■ **Text for analysis**:

Prior to the novel coronavirus, seasonal forms of influenza would spread on an near annual basis. It is estimated that anywhere from 290,000 to 650,000 people pass away from influenza each year. While influenza vaccines exist, the issue remains that influenza viruses mutate every year, resulting in a situation where the manufactured vaccines may not be as effective as desired. This same issue applies to the novel coronavirus, which has repeatedly continued to mutate.
Miyu Moriyama of Yale University aims to develop a "universal influenza vaccine" that will be effective against heterologous strains of influenza viruses. Through her research, Moriyama has demonstrated that administering vaccines through respiratory mucosal surfaces such as those in the nose and lungs can provide effective mucosal immunity against different mutant strains. This had previously not been able to be achieved with conventional subcutaneous injections.
Building on such achievements in research in mucosal immunology, Moriyama is currently leading joint research efforts with institutions such as the University of Pennsylvania into Prime and HA (international patent pending), an intranasal influenza vaccine. While traditional injectable vaccines deliver memory lymphocytes throughout the body via the bloodstream, Prime and HA differs in that it confines memory lymphocytes to the respiratory mucosal surfaces. Since intranasal vaccines do not require the use of injection needles, an increase in vaccination rates can also be expected with their practical introduction.
Furthermore, some common vaccines contain substances called "adjuvants," which enhance a vaccine's effectiveness by eliciting a robust immune response. However, in rare cases, adjuvants may cause severe adverse reactions, especially with intranasal administration. The Prime and HA vaccine currently being developed by Moriyama does not contain adjuvants, making it both an effective and safe option.
If a universal influenza vaccine such as Prime and HA were to be introduced for practical use, it could significantly reduce the impact of seasonal influenza. Furthermore, if similar technology could be applied to other infectious respiratory diseases such as the novel coronavirus, such technology could aid in preparation for future pandemics.

■ **Exercise requirements**:
1 > In the article on Moriyama's vaccine research, how many people are estimated to die from influenza each year?
2 > List every property the article on Moriyama's vaccine research attributes directly to the Prime and HA vaccine.

■ **Source information**:

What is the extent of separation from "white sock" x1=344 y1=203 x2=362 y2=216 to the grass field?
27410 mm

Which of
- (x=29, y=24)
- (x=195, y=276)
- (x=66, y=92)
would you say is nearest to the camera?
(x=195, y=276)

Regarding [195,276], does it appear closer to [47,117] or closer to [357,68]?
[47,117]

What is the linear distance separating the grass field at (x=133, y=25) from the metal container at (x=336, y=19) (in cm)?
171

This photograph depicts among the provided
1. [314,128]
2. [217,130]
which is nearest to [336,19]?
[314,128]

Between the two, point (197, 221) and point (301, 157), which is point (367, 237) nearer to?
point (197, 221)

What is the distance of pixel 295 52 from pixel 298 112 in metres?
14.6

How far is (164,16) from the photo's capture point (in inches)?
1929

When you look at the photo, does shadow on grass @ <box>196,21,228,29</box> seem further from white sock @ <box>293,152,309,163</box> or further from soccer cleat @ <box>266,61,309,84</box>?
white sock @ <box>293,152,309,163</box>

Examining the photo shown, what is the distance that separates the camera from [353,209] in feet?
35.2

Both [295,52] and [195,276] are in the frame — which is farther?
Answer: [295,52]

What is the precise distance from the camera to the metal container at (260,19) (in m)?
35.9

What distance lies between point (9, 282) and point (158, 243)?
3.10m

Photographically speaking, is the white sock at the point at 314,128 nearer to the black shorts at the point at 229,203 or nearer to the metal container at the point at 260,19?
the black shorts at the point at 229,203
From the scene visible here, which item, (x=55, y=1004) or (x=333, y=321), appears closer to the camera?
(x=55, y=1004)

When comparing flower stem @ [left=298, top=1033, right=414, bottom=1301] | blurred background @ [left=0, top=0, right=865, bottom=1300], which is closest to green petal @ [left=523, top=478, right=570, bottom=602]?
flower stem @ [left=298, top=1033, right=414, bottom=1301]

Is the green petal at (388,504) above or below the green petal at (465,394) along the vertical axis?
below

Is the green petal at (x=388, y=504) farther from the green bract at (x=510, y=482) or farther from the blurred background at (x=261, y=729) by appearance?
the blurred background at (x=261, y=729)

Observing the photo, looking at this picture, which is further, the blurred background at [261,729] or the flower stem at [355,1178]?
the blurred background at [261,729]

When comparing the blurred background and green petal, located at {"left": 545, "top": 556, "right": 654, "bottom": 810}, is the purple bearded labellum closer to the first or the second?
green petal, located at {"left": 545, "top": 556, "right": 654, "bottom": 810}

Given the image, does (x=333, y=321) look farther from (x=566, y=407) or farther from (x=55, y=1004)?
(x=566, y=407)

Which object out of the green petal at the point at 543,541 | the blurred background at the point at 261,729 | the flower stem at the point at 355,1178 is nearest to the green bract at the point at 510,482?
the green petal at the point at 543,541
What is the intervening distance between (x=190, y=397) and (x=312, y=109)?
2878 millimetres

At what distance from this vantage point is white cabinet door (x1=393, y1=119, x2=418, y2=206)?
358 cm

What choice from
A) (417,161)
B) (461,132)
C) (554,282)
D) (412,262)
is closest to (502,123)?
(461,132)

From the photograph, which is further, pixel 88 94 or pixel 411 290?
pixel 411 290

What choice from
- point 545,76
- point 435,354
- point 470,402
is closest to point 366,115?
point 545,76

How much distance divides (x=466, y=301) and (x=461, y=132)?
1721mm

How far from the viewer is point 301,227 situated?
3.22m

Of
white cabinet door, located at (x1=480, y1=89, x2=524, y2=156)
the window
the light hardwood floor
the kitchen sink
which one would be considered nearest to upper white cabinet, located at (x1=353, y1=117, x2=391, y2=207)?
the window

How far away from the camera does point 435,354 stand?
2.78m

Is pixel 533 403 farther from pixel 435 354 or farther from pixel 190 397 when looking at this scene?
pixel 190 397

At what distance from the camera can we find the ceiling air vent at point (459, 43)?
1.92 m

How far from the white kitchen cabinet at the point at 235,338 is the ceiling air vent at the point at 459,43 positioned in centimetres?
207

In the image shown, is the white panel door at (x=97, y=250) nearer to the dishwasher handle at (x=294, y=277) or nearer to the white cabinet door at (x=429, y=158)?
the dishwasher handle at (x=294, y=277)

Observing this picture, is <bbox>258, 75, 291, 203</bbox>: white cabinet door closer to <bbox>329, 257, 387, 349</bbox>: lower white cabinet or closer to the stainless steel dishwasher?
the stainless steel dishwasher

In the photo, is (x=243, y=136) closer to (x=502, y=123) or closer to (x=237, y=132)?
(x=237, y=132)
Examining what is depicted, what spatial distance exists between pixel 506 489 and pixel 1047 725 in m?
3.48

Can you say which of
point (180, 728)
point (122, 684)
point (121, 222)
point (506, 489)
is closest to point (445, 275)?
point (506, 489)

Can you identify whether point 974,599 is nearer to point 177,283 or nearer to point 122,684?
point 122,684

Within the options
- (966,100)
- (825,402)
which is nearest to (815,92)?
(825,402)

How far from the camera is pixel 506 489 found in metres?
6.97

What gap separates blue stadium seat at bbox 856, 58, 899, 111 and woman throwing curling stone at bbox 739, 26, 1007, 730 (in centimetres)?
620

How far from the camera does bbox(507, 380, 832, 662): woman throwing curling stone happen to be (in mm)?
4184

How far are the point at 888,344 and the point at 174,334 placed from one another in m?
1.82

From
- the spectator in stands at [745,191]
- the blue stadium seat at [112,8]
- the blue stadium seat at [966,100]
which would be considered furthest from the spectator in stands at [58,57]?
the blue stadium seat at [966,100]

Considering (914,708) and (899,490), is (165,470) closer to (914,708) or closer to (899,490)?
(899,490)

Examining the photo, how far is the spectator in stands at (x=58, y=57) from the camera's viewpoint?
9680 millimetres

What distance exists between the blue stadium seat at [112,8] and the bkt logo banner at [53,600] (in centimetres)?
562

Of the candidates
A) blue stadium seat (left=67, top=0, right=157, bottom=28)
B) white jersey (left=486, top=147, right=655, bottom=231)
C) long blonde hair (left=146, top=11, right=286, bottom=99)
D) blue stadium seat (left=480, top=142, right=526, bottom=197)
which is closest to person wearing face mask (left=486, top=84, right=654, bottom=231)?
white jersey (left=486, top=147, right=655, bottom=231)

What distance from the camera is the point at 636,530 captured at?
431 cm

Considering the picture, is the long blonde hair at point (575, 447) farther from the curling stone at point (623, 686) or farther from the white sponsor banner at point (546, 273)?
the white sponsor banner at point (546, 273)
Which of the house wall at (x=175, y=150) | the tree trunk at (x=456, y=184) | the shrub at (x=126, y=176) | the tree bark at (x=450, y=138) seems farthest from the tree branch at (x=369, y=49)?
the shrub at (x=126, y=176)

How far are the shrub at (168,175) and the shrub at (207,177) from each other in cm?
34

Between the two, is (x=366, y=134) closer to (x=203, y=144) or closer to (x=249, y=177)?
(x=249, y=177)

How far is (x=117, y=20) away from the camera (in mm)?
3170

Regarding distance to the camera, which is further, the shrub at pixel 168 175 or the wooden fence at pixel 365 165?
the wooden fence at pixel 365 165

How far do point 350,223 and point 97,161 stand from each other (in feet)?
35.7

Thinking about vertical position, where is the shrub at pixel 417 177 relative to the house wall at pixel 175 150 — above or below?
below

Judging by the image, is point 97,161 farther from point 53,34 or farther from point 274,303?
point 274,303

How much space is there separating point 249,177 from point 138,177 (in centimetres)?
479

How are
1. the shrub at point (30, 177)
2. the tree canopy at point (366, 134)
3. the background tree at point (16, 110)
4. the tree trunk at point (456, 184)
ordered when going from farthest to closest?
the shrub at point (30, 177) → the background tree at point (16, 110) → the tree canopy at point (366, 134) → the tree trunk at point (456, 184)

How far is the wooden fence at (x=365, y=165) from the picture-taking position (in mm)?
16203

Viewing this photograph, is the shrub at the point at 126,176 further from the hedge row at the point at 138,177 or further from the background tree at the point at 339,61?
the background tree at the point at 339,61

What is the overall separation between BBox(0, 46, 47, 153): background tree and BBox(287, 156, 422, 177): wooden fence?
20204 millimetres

■ **Responses by item number**:
1 > Anywhere from 290,000 to 650,000 people.

2 >
- It is an intranasal influenza vaccine.
- Its international patent is pending.
- It confines memory lymphocytes to the respiratory mucosal surfaces.
- It does not contain adjuvants.
- It is both an effective and safe option.
- It is a universal influenza vaccine.